Available records:

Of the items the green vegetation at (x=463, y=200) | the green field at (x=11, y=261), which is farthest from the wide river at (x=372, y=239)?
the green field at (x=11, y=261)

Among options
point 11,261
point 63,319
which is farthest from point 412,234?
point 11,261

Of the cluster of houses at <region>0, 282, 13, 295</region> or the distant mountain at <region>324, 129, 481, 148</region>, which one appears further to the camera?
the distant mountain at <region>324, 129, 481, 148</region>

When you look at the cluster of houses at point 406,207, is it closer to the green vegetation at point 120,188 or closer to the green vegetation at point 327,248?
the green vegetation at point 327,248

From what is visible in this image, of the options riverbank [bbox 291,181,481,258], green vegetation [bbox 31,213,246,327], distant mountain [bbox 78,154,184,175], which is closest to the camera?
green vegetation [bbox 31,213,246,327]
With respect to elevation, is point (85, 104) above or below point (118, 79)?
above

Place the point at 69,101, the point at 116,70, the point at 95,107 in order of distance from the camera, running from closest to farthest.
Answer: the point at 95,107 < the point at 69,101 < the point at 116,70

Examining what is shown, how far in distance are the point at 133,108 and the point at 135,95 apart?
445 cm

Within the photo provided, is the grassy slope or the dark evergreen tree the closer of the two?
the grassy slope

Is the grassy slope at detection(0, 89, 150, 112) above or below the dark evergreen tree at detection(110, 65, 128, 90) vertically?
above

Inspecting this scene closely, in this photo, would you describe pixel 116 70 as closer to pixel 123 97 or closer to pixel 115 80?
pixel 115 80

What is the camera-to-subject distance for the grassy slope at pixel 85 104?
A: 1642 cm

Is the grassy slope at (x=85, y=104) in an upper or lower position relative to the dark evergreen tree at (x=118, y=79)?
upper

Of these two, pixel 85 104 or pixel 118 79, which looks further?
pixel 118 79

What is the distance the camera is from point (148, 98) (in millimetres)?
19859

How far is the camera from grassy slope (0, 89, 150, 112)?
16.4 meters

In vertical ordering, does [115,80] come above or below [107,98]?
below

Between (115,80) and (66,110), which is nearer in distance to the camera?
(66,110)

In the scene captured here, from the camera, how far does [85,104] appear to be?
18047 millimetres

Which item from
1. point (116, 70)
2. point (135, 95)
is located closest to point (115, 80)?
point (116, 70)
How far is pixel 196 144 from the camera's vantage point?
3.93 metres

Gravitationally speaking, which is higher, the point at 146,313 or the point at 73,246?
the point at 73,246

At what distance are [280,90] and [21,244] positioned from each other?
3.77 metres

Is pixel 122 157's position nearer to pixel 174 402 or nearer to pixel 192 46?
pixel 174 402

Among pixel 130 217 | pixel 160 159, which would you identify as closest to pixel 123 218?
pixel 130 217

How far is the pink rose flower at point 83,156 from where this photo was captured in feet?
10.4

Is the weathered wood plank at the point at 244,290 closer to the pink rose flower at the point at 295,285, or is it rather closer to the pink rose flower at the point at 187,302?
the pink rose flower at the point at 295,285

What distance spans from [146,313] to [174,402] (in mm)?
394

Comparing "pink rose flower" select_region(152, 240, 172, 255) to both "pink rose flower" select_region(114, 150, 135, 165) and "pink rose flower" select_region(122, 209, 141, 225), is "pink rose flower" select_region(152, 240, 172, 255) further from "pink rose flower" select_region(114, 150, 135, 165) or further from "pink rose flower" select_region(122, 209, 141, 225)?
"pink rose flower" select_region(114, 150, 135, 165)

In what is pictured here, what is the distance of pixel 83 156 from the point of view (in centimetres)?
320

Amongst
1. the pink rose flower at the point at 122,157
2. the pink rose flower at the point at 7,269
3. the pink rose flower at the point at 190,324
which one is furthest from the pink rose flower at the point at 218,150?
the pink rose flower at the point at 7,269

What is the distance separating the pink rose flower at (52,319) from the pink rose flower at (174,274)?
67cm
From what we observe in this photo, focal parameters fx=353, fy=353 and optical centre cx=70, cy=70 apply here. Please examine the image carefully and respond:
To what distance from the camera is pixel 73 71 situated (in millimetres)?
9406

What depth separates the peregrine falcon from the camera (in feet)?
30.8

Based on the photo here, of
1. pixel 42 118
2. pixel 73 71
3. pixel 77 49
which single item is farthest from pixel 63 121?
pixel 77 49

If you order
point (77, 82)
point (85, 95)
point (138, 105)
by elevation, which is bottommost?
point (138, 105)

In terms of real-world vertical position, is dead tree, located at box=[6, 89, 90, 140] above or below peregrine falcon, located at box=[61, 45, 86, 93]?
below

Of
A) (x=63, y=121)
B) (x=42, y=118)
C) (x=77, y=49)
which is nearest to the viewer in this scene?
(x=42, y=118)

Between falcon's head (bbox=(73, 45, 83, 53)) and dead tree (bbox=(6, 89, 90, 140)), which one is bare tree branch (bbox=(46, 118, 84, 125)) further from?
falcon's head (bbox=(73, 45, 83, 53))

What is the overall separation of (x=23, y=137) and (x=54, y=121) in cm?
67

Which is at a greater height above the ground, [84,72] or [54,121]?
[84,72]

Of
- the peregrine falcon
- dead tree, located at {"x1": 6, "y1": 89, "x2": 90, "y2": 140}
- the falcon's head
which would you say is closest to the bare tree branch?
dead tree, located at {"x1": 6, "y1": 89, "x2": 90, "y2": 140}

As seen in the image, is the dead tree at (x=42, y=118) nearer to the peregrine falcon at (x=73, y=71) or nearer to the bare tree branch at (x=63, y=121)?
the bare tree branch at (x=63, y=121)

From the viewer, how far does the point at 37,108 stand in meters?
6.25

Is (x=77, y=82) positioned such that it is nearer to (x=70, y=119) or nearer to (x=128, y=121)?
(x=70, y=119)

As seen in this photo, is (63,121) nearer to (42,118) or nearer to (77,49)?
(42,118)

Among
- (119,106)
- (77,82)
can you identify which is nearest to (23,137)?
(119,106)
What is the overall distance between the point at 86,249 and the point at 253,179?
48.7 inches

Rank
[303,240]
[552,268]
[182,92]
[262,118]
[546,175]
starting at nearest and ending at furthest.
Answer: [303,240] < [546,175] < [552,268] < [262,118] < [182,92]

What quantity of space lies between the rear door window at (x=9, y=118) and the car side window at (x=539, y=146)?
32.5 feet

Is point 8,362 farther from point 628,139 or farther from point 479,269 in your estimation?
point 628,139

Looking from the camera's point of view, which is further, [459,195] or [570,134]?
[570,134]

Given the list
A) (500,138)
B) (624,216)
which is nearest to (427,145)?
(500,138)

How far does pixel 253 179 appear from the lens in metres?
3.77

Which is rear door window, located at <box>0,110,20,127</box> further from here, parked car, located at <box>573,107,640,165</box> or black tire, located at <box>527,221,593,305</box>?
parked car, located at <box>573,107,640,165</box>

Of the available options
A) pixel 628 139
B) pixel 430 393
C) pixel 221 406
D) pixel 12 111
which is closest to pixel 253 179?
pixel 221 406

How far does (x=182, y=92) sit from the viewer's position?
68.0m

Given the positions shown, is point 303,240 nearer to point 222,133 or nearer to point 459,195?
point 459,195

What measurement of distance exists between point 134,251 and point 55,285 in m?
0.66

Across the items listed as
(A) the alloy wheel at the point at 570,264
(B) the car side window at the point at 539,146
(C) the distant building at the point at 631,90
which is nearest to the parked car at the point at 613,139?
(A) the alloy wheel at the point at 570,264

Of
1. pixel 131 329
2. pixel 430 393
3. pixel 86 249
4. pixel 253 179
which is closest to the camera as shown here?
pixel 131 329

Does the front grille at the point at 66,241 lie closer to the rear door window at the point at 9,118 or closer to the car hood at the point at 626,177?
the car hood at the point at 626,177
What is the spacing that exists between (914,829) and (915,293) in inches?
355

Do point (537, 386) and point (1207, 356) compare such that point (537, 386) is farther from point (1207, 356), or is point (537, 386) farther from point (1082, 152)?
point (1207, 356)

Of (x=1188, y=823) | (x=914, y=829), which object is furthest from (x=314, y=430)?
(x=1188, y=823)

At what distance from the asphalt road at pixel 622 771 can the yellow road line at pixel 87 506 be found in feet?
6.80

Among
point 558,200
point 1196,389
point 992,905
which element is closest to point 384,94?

Challenge: Please put the entries into a two-column CSV with the columns "entry_text" and "answer", one row per entry, starting with the line with "What is the camera-to-subject" and going on through the line with "18047 millimetres". Give each entry's text and its answer in one quoted field each, with line breaks turned into spaces.

Task answer:
entry_text,answer
"What is the camera-to-subject distance for the grassy slope at pixel 85 104?","A: 1642 cm"
"Is the grassy slope at (x=85, y=104) in an upper or lower position relative to the dark evergreen tree at (x=118, y=79)?","upper"
"Of these two, pixel 85 104 or pixel 118 79, which looks further?","pixel 118 79"
"What is the distance the camera is from point (148, 98) (in millimetres)?","19859"
"How far is the camera from grassy slope (0, 89, 150, 112)?","16.4 meters"
"In vertical ordering, does [115,80] come above or below [107,98]?","below"
"Between (115,80) and (66,110), which is nearer in distance to the camera?","(66,110)"
"In the scene captured here, from the camera, how far does [85,104] appear to be?","18047 millimetres"